Et si nous laissions tomber tous les « il faut, il faudrait, je dois je devrais » ?

Chaque fois que nous nous opposons un « il faut, je dois » pour nous obliger à un action quelconque, nous nous imposons de nouvelles contraintes qui pèseront lourdement sur nos épaules avant de réveiller une de nos pires ennemies, « la culpabilité ».

 Chaque « il faut, il faudrait »  ajoute à notre fatigue, à notre anxiété et nous fait sentir coupable par anticipation, car nous savons implicitement que nous évoquons l’obligation et le devoir pour nous contraindre à un choix que l’on ne veut pas faire ou ne parvient pas à faire dans l’immédiat.

Il y a pléthore d’exemples : « il faut que j’arrête de fumer, je devrais faire du sport, je devrais commencer un régime,  il faudrait que je téléphone plus souvent, etc, etc.

Au nom de qui, de quoi,  nous opposons-nous ces injonctions nocives et 

contre-productives ?

Pour acheter une pseudo paix sociale qui nous met en guerre contre nous-même ? 

Il faut ? Il faudrait ? Je dois ? Je devrais ? Où est-ce écrit ? Qui le dit, l’impose ? De quelle  s’agit-il ? Depuis combien de temps avant nous oublié que nous sommes notre propre chef ? Depuis combien d’années avons-nous occulté que nous sommes seuls responsables de nos vie et que cela nous enlève toute obligation d’y changer quoi que ce soit sans notre propre souhait ? 

Nous avons beaucoup de mal à démarrer une action suscitée par des « il faut », ou des «  je devrais » et avons plus de difficultés encore à les faire aboutir.

Les termes « il faut, je devrais » à eux seuls, suffisent à rendre toutes actions détestables et pénibles.

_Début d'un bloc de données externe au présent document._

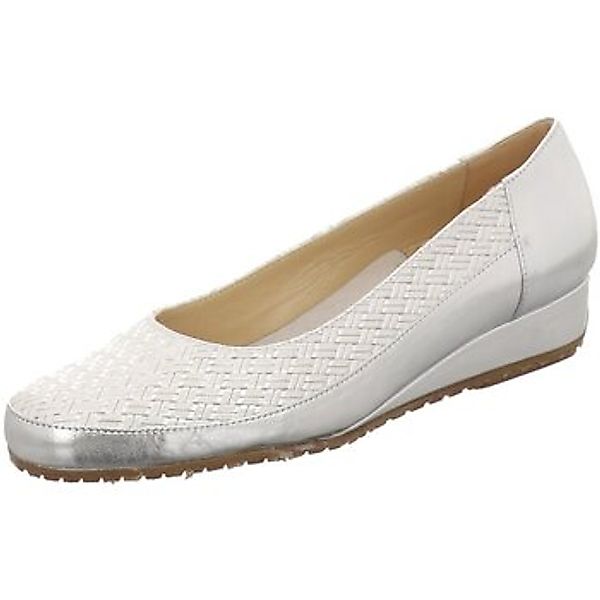 Bagnoli Sartoria Napoli  Damenschuhe Slipper 6060-LuxorArgento/Twistlam61/L günstig online kaufen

Ces exhortations à agir portent en elles une obligation que nous pensons avoir contractée à notre insu ou presque.  Devoir filial, devoir ancestral, obligations tacites, professionnelles, réelles ou supposées, elles constituent une pression qui nous accable. Les expressions « Il faut, je devrais » portent quasiment en elles notre échec à réaliser les tâches ou obligations qu’elles annoncent et que nous nous imposons, ou auxquelles nous croyons être soumis par on ne sait qui, on ne sait quoi. Elles nous dépossèdent, avec notre accord implicite tout autant qu’inconscient, de notre libre arbitre, de la direction de nos vies.

Et si la vraie révolution commençait là ? 

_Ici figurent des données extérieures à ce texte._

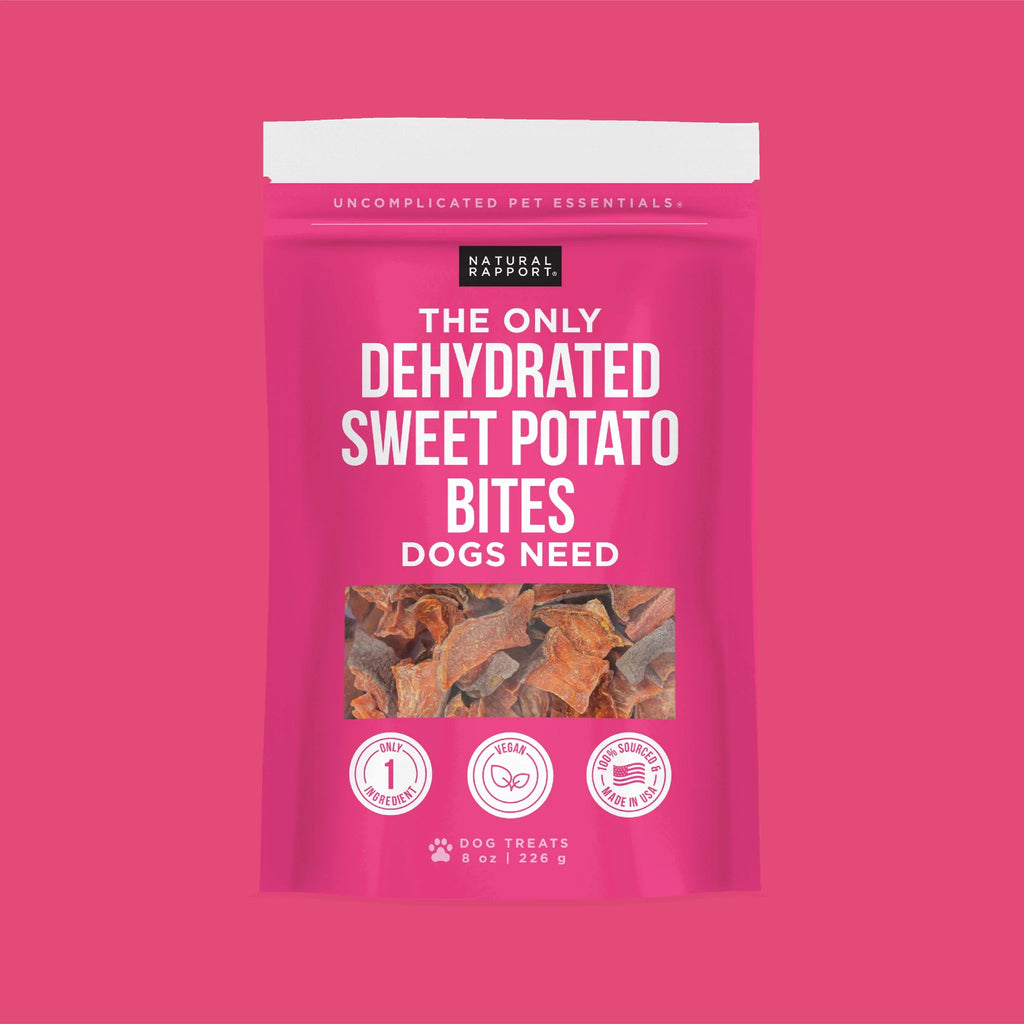 Dehydrated Sweet Potato Bites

Et si nous abandonnions immédiatement les « il faut, il faudrait, je dois, je devrais » pour les remplacer par « je choisis » ?  

Alors nous cesserions de culpabiliser et d’ajouter du poids inutiles sur nos épaules en acceptant des choses que nous savons d’avance que nous ne ferons pas ou seulement  de mauvaise grâce.  Alors nous gagnerions en conscience, car nos choix seraient désormais tous délibérés, exprimés en conscience, qu’ils soient joyeux, difficiles ou même douloureux. Il nous suffirait en effet, de dire et penser « je choisis », pour avoir l’envie d’aller au bout de toute action annoncée. Il nous suffirait de dire et penser « je décide » pour que toute action retrouve de la légèreté, et que nous retrouvions de l’énergie et un sentiment de force. En disant « je choisis ou je décide » nous reprenons la direction de nos vies.

Dire « je choisis ou je décide » c’est agir en conscience de nos actes et actions.

C’est aussi accueillir et accepter que parfois nous ne sommes pas prêts ou absolument pas d’accord,  avec ce que nous nous apprêtions à faire à ce moment là.  C’est une façon de prendre conscience que,  quoi  que nous fassions, nous l’avons toujours décidé préalablement. C’est s’affirmer, sans combattre quiconque d’autre que soi-même. Un véritable acte rebelle envers nos éventuelles habitudes à nous dérober, à nous mentir à nous-même. 

C’est un grand pas vers la conscience de soi et  la liberté d’être.